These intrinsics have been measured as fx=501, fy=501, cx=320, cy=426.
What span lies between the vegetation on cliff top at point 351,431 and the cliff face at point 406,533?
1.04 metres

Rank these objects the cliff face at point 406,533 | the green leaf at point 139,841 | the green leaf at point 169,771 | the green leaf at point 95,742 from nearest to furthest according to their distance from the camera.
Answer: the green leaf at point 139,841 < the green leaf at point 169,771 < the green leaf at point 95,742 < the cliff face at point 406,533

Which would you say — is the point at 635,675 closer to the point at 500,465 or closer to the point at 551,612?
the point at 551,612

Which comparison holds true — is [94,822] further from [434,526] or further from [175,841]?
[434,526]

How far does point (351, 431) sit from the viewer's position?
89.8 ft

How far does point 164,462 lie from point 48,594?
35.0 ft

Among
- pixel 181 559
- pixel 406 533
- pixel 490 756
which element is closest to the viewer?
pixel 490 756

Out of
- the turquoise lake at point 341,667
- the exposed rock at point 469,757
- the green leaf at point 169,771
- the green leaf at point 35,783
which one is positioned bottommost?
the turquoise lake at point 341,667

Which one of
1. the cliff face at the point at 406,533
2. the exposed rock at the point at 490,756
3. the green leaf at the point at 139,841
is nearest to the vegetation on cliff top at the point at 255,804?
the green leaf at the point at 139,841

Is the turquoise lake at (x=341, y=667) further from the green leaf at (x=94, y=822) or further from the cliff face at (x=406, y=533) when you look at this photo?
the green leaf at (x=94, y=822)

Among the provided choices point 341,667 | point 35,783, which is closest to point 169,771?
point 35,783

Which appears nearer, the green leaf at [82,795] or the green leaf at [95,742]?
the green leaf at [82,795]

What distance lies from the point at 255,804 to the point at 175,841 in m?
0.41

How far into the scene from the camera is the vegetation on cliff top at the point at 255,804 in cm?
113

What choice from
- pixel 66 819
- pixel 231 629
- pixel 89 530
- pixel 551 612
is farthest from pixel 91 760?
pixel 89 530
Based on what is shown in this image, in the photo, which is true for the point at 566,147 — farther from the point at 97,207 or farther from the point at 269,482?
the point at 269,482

**Set problem:** Copy out verbatim the portion of the items above, starting at the line that contains "Is the turquoise" and ending at the last line of the items.

**Answer for the task:**
Is the turquoise lake at (x=341, y=667) further from the green leaf at (x=94, y=822) or further from the cliff face at (x=406, y=533) when you look at this photo?
the green leaf at (x=94, y=822)

Among the provided choices point 341,667 | point 35,783, which is closest to point 169,771?
point 35,783

Which appears nearer, the green leaf at [82,795] or the green leaf at [95,742]?
the green leaf at [82,795]

What distance lies from the point at 255,804 to the point at 175,841 in m?
0.41

How far into the scene from the camera is the vegetation on cliff top at the point at 255,804 in cm?
113

What choice from
- pixel 66 819
- pixel 231 629
- pixel 89 530
- pixel 551 612
is farthest from pixel 91 760?
pixel 89 530
Based on what is shown in this image, in the photo, which is true for the point at 566,147 — farther from the point at 97,207 or farther from the point at 269,482?
the point at 269,482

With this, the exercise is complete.